Why Visiting an Art Museum Is Good for Your Mental Health. Studies show a reduction in stress levels in just 30 minutes in a museum. https://t.co/uy1CugWW21— Borderline Support UK CIC (@BPDSupportUK) August 15, 2022
There's quite a difference in viewing art in a museum when compared to other spaces like in the street, in a classroom or even online. Cotter looked at 100 published reports from various disciplines related to arts and psychology to come to the conclusion that visiting an art museum is good for one's mental health. “When we enter a museum, we're entering it with an intention. We're entering this particular space that has unique art, architecture, and has unique things that we're going to be seeing whether it's an art museum or another form of museum or cultural institution," she said. "We engage different mindsets and different cognitive processes. Once we get into the meat and potatoes of the museum visit, we see ourselves more concerned communally, thinking about how things are interrelated in the world more broadly."
Now doctors in Brussels can actually prescribe museum visits for those looking to improve their mental well-being. After the pandemic, the capital of Belgium is seeing the reopening of many of its museums and the importance of culture is being used to help people cope during mental health struggles. "The arts help all human beings forget we are mortal beings," Vincent Lustygier, a psychiatrist at the Brugmann University Hospital, told Politico's Ana Fota. "During the pandemic, death became something that was waiting outside your door. We saw to what extent mental illness became prevalent afterwards."

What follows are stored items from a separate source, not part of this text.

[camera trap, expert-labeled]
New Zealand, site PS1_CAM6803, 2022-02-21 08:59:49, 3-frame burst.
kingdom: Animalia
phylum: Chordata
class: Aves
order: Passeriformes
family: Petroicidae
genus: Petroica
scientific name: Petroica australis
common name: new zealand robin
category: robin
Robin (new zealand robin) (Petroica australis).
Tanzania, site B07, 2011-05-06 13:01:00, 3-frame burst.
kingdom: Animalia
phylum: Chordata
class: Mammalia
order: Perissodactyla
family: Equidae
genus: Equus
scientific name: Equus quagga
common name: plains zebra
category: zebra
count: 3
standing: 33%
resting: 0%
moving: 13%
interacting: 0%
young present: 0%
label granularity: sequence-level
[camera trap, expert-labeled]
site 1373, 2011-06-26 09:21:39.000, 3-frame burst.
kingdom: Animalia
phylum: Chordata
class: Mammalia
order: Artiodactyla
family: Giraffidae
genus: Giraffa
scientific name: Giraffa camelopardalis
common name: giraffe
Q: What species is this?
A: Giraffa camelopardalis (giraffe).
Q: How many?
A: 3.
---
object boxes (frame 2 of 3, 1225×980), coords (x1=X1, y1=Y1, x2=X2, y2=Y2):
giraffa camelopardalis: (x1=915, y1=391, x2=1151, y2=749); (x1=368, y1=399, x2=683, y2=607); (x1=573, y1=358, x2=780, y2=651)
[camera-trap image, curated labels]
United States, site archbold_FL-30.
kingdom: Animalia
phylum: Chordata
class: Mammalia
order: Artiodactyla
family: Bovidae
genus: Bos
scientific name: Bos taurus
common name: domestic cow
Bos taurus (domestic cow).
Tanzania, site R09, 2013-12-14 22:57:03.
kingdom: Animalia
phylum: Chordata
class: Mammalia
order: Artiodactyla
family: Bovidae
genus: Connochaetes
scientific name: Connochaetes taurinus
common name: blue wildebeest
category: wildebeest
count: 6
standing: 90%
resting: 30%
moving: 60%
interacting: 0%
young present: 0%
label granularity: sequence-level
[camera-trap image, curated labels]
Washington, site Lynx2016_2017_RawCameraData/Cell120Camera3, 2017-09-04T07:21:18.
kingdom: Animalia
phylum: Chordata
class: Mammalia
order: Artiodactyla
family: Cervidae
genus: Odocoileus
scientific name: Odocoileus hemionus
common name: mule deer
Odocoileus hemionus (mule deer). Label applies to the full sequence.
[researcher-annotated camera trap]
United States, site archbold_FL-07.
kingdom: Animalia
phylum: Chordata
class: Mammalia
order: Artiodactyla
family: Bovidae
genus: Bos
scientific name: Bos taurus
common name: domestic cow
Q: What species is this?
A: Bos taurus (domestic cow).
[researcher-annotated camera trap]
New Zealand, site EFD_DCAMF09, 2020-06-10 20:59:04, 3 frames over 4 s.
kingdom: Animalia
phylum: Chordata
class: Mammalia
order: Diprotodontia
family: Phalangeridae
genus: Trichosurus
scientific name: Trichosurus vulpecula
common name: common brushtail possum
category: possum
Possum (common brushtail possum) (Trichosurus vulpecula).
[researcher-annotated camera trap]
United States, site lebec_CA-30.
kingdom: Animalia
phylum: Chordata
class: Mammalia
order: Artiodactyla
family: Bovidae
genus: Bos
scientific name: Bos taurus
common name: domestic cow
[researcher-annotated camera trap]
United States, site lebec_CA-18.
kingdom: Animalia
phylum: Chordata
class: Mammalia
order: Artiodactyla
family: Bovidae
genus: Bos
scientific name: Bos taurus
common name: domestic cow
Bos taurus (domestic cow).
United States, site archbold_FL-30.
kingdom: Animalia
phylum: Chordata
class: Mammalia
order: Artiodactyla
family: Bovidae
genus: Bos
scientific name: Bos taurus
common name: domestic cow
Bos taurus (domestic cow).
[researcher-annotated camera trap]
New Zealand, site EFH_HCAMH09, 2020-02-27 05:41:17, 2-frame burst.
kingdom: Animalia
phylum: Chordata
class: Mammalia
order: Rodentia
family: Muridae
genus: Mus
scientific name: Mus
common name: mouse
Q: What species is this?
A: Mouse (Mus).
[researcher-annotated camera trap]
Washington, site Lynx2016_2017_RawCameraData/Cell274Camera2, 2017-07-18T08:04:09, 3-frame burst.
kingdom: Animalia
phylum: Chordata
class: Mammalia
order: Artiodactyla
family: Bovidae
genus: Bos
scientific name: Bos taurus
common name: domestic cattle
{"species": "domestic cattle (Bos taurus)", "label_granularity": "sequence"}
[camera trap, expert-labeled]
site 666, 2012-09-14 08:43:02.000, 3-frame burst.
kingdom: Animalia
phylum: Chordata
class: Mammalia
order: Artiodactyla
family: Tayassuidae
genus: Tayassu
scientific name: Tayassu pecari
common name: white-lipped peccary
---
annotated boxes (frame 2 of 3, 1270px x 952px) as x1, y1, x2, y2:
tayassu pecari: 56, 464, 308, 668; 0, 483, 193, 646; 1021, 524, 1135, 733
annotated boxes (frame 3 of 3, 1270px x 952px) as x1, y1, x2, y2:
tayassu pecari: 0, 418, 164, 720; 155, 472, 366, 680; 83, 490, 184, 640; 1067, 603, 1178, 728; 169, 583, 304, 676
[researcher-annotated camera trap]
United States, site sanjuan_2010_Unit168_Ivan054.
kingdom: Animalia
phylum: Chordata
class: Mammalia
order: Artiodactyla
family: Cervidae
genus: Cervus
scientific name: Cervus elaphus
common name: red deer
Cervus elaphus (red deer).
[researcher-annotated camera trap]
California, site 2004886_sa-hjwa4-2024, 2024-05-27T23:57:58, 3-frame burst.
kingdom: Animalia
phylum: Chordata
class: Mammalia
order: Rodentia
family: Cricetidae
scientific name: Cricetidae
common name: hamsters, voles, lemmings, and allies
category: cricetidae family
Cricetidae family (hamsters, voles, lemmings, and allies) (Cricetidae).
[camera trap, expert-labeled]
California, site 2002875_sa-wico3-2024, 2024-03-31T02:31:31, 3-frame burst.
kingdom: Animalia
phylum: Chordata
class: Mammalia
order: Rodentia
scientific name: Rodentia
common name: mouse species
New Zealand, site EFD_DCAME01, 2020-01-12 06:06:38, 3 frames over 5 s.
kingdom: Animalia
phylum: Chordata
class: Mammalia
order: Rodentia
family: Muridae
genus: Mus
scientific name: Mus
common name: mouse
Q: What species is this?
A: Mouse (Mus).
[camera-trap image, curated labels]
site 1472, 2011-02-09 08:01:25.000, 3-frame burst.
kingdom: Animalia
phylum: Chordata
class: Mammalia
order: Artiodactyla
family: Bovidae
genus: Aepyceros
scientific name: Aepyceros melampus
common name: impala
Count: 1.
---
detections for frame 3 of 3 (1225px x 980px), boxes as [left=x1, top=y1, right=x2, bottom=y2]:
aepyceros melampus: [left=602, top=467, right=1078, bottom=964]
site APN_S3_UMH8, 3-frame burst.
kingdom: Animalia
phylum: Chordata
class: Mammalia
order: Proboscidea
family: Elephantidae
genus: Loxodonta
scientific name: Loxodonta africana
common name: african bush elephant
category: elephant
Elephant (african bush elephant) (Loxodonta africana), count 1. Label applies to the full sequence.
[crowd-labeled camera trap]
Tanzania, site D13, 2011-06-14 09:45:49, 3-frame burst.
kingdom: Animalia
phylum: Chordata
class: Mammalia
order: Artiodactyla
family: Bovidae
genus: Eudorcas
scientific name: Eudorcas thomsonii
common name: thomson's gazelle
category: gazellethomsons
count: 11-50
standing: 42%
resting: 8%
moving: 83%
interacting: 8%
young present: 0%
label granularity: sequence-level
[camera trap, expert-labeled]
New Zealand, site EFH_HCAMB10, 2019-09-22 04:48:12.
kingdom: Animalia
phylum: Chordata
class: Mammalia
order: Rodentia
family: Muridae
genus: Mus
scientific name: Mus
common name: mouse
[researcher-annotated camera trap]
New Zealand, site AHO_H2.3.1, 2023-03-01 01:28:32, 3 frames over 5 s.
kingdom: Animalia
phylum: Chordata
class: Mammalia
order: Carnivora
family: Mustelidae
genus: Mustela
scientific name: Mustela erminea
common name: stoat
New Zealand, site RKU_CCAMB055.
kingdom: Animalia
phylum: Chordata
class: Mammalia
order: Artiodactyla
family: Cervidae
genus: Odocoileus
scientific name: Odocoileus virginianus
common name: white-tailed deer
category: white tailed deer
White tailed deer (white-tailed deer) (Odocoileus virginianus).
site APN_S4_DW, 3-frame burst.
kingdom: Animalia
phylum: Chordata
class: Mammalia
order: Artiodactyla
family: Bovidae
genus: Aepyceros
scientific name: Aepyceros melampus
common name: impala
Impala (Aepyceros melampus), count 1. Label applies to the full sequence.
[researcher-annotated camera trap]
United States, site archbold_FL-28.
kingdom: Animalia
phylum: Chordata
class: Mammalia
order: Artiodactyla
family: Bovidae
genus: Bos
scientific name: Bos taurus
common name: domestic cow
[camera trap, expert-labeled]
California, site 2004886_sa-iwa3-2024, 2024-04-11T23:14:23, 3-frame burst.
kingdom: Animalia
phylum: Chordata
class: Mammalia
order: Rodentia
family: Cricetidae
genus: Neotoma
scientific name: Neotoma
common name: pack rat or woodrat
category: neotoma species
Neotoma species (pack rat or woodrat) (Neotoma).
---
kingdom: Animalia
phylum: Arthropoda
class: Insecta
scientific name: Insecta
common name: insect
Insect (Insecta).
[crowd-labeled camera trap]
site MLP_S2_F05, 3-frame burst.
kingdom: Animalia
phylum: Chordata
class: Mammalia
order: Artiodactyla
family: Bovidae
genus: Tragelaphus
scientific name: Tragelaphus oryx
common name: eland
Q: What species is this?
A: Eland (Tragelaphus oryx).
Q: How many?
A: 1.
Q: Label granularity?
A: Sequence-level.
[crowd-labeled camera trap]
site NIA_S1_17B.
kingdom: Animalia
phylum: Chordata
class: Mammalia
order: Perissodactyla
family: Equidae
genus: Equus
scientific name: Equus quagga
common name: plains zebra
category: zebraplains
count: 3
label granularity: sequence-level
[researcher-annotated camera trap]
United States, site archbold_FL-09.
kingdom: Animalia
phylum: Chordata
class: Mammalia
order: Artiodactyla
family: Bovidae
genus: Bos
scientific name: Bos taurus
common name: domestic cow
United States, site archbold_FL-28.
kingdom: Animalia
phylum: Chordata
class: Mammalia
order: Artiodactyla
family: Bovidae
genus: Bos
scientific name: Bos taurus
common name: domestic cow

😍😍 Doctors in Brussels Are Prescribing Free Museum Visits https://t.co/yM10rjYcAy— Ana Bulnes (@mrs_jones) October 30, 2022
According to My Modern Met, Montreal was the first city in the world to prescribe museum visits as part of treatment. "By offering free admission to a safe, welcoming place, a relaxing, revitalizing experience, a moment of respite, and an opportunity to strengthen ties with loved ones, MMFA-MFdC Museum Prescriptions contribute to the patient’s well-being and recovery," the Montreal Museum of Fine Arts website explains. The projects also offer help to those on the autism spectrum, those with eating disorders, as well as people with epilepsy, cancer, and Alzheimer's. Another reason why museum visits could help one's mental state could also include the satisfaction of connecting with creators, thinkers and observers, and listening or looking at their perspective on life in a deeper more meaningful way. After all, being human is a universal experience and a form of art in itself.